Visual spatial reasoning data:
──────────
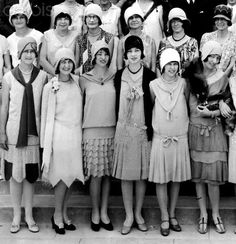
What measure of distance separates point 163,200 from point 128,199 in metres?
0.36

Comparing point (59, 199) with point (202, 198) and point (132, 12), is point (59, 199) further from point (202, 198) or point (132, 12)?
point (132, 12)

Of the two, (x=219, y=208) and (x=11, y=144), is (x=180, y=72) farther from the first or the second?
(x=11, y=144)

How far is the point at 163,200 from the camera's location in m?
6.30

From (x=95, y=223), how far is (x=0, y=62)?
2146 mm

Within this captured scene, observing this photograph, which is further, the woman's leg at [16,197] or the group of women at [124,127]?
the woman's leg at [16,197]

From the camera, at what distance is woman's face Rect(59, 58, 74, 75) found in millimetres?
6156

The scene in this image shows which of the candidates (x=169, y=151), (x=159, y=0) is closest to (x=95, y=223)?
(x=169, y=151)

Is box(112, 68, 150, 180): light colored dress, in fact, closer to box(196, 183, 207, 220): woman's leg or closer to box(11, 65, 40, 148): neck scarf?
box(196, 183, 207, 220): woman's leg

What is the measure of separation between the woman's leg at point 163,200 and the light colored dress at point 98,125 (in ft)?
1.76

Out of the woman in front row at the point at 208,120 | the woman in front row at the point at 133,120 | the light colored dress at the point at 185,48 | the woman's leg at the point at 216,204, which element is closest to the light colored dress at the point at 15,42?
the woman in front row at the point at 133,120

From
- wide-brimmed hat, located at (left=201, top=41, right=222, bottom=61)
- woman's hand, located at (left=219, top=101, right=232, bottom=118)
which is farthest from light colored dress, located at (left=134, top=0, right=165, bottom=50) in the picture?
woman's hand, located at (left=219, top=101, right=232, bottom=118)

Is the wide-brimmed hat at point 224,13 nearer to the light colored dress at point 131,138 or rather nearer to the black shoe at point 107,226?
the light colored dress at point 131,138

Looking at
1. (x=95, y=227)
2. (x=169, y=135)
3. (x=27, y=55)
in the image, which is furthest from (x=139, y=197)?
(x=27, y=55)

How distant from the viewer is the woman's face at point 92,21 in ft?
22.1
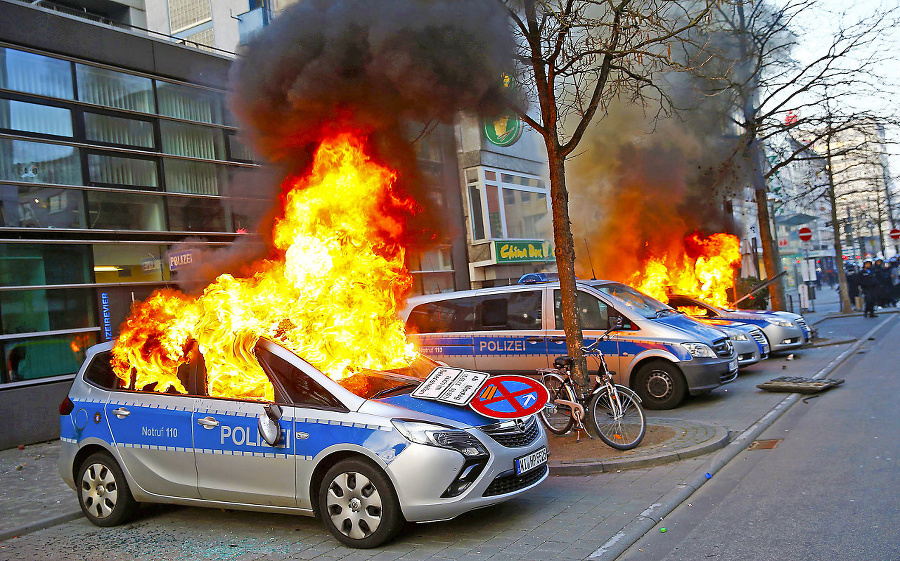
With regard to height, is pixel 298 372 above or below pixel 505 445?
above

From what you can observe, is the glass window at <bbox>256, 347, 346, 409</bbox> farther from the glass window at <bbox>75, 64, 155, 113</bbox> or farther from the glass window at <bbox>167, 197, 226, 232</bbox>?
the glass window at <bbox>75, 64, 155, 113</bbox>

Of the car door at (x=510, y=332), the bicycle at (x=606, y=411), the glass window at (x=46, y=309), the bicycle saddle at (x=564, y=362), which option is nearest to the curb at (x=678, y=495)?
the bicycle at (x=606, y=411)

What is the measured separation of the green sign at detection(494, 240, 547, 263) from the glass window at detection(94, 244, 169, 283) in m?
11.5

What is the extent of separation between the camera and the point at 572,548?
4.86m

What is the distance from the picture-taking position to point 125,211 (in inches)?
505

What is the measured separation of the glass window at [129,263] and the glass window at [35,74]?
2.66 meters

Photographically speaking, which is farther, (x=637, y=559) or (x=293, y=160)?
(x=293, y=160)

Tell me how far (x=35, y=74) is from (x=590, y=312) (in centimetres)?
964

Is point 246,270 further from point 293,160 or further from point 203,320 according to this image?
point 203,320

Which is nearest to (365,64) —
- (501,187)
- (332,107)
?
(332,107)

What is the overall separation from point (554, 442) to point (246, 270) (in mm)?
4314

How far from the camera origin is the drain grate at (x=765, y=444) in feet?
25.1

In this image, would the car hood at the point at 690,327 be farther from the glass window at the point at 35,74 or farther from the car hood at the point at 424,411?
the glass window at the point at 35,74

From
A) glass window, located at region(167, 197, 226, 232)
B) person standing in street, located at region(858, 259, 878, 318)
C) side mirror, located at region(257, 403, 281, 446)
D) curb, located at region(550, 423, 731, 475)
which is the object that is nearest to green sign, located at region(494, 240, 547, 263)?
glass window, located at region(167, 197, 226, 232)
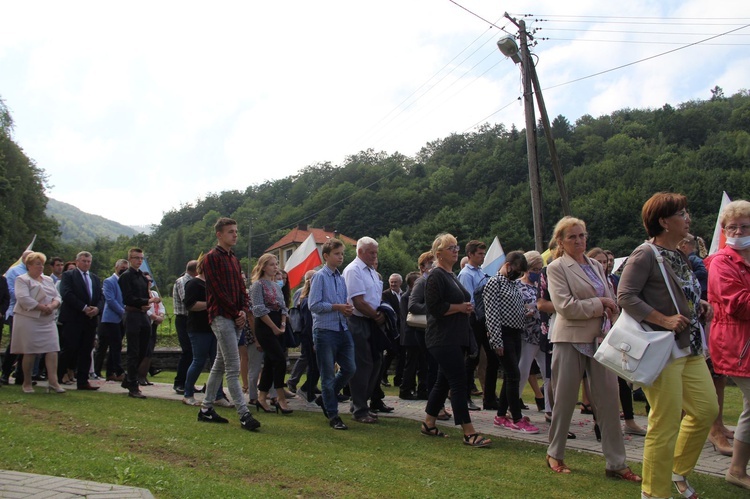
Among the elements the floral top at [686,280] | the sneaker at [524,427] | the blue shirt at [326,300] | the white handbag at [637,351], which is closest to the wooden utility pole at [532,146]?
the sneaker at [524,427]

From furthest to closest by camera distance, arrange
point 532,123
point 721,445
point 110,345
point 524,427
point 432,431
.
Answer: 1. point 532,123
2. point 110,345
3. point 524,427
4. point 432,431
5. point 721,445

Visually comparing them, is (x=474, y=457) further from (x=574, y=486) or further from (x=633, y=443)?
(x=633, y=443)

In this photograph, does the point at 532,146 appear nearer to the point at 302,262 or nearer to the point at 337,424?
the point at 302,262

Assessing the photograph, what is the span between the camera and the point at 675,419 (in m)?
4.41

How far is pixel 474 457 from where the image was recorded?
5957mm

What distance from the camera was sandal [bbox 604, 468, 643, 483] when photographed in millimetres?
──────────
- [Instructions to follow]
Across all the data, swap "camera" for "viewer" and write the lines out again with nothing else changed. Omit the pictures.

- [Written response]
What measure of distance separates point 163,200 from point 128,199 in metres?
0.36

Comparing point (59, 199) with point (202, 198) and point (132, 12), is point (59, 199) further from point (202, 198) or point (132, 12)?
point (132, 12)

Of the two, (x=219, y=208) and (x=11, y=144), is (x=180, y=72) farther from the first or the second?
(x=11, y=144)

How far is the point at 163,200 from the viewer's location in m?
6.30

From (x=95, y=223), how far is (x=0, y=62)?
2146 mm

Within this captured scene, observing this photograph, which is further, the woman's leg at [16,197] or the group of women at [124,127]?
the woman's leg at [16,197]

From the viewer, at what distance is woman's face Rect(59, 58, 74, 75) found in millimetres?
6156

The scene in this image shows which of the candidates (x=169, y=151), (x=159, y=0) is closest to (x=95, y=223)?
(x=169, y=151)

Is box(112, 68, 150, 180): light colored dress, in fact, closer to box(196, 183, 207, 220): woman's leg or closer to box(11, 65, 40, 148): neck scarf?
box(196, 183, 207, 220): woman's leg

What is the measure of separation between the woman's leg at point 163,200 and the light colored dress at point 98,125 (in ft)?
1.76

Out of the woman in front row at the point at 208,120 | the woman in front row at the point at 133,120 | the light colored dress at the point at 185,48 | the woman's leg at the point at 216,204, which element is closest to the light colored dress at the point at 15,42?
the woman in front row at the point at 133,120

From
- wide-brimmed hat, located at (left=201, top=41, right=222, bottom=61)
- woman's hand, located at (left=219, top=101, right=232, bottom=118)
which is farthest from light colored dress, located at (left=134, top=0, right=165, bottom=50) in the picture?
woman's hand, located at (left=219, top=101, right=232, bottom=118)

Is the wide-brimmed hat at point 224,13 nearer to the light colored dress at point 131,138 or rather nearer to the black shoe at point 107,226?
the light colored dress at point 131,138

Looking at
1. (x=95, y=227)
2. (x=169, y=135)
3. (x=27, y=55)
in the image, which is furthest from (x=139, y=197)?
(x=27, y=55)

How distant from the viewer is the woman's face at point 92,21 in ft?
22.1
With regard to height, is pixel 298 372 above or below pixel 505 445?
above

From what you can observe, is the glass window at <bbox>256, 347, 346, 409</bbox> farther from the glass window at <bbox>75, 64, 155, 113</bbox> or farther from the glass window at <bbox>167, 197, 226, 232</bbox>?
the glass window at <bbox>75, 64, 155, 113</bbox>

Of the car door at (x=510, y=332), the bicycle at (x=606, y=411), the glass window at (x=46, y=309), the bicycle saddle at (x=564, y=362), which option is nearest to the curb at (x=678, y=495)?
the bicycle at (x=606, y=411)

What is the measured separation of the green sign at detection(494, 240, 547, 263) from the glass window at detection(94, 244, 169, 283) in m?
11.5

What is the extent of separation between the viewer and the point at 572,548?
4.86m

What is the distance from the picture-taking position to point 125,211 (in inches)?
505

What is the measured separation of the glass window at [129,263] and the glass window at [35,74]?
2.66 meters

Photographically speaking, which is farther, (x=637, y=559) or (x=293, y=160)?
(x=293, y=160)

Tell me how far (x=35, y=74) is from (x=590, y=312) (in centimetres)?
964

Is point 246,270 further from point 293,160 or further from point 203,320 according to this image?
point 203,320

Which is nearest to (365,64) —
- (501,187)
- (332,107)
?
(332,107)

What is the overall separation from point (554, 442) to point (246, 270) (in mm)?
4314

How far from the viewer origin is the drain grate at (x=765, y=444) in feet?
25.1

In this image, would the car hood at the point at 690,327 be farther from the glass window at the point at 35,74 or farther from the car hood at the point at 424,411?
the glass window at the point at 35,74

From
A) glass window, located at region(167, 197, 226, 232)
B) person standing in street, located at region(858, 259, 878, 318)
C) side mirror, located at region(257, 403, 281, 446)
D) curb, located at region(550, 423, 731, 475)
which is the object that is nearest to green sign, located at region(494, 240, 547, 263)?
glass window, located at region(167, 197, 226, 232)
Among the elements the floral top at [686,280] | the sneaker at [524,427] | the blue shirt at [326,300] | the white handbag at [637,351], which is closest to the wooden utility pole at [532,146]?
the sneaker at [524,427]

From furthest to closest by viewer distance, arrange
point 532,123
point 721,445
point 110,345
point 524,427
point 432,431
.
Answer: 1. point 532,123
2. point 110,345
3. point 524,427
4. point 432,431
5. point 721,445

Visually comparing them, is (x=474, y=457) further from (x=574, y=486) or further from (x=633, y=443)?
(x=633, y=443)

In this photograph, does the point at 532,146 appear nearer to the point at 302,262 or nearer to the point at 337,424?
the point at 302,262

Assessing the photograph, what is the span between the viewer and the point at 675,419 (in m)?
4.41

How far is pixel 474 457 from where the image was recorded?
5957mm

What distance from the viewer was sandal [bbox 604, 468, 643, 483] when photographed in millimetres?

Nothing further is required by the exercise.